> [Problem to solve]: The word "plains" marks the lines to copy; find all of them in the entries below.

─── Material shown

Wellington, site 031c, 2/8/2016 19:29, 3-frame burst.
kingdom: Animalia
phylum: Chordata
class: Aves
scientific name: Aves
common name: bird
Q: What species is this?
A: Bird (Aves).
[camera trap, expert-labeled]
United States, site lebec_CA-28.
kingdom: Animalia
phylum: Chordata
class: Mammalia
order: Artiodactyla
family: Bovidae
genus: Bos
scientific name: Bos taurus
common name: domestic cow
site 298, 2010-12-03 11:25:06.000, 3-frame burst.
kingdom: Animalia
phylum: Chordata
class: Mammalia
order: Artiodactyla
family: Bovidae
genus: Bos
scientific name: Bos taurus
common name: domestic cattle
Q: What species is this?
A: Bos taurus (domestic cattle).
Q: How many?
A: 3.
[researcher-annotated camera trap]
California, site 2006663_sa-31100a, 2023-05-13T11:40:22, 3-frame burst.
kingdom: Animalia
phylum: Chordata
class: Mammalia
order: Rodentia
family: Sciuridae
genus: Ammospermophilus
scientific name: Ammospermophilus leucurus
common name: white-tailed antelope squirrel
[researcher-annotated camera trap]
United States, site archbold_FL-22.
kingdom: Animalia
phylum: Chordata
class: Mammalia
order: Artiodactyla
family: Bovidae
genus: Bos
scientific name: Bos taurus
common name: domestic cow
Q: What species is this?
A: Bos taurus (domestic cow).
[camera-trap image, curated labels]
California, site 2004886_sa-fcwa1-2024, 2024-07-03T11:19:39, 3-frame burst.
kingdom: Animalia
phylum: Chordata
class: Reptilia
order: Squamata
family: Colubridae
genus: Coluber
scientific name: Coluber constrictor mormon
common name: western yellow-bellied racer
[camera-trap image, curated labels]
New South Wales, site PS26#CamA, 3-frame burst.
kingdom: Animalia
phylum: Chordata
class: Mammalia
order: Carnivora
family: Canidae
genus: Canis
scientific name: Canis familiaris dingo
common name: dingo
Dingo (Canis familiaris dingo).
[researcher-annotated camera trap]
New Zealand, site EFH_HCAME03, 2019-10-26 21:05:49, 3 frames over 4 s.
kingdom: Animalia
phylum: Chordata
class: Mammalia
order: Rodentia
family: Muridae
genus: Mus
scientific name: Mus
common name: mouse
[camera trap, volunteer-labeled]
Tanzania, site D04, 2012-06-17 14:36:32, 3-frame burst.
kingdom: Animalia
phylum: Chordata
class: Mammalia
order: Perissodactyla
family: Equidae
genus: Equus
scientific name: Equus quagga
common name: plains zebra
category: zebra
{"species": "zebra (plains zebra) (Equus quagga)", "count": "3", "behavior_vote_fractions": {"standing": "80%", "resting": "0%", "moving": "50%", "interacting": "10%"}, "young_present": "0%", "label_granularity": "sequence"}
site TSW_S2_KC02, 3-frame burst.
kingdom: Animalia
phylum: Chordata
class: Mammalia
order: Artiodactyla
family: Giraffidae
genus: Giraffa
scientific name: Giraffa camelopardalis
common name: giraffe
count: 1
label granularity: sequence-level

──────

> [Result]:
common name: plains zebra
{"species": "zebra (plains zebra) (Equus quagga)", "count": "3", "behavior_vote_fractions": {"standing": "80%", "resting": "0%", "moving": "50%", "interacting": "10%"}, "young_present": "0%", "label_granularity": "sequence"}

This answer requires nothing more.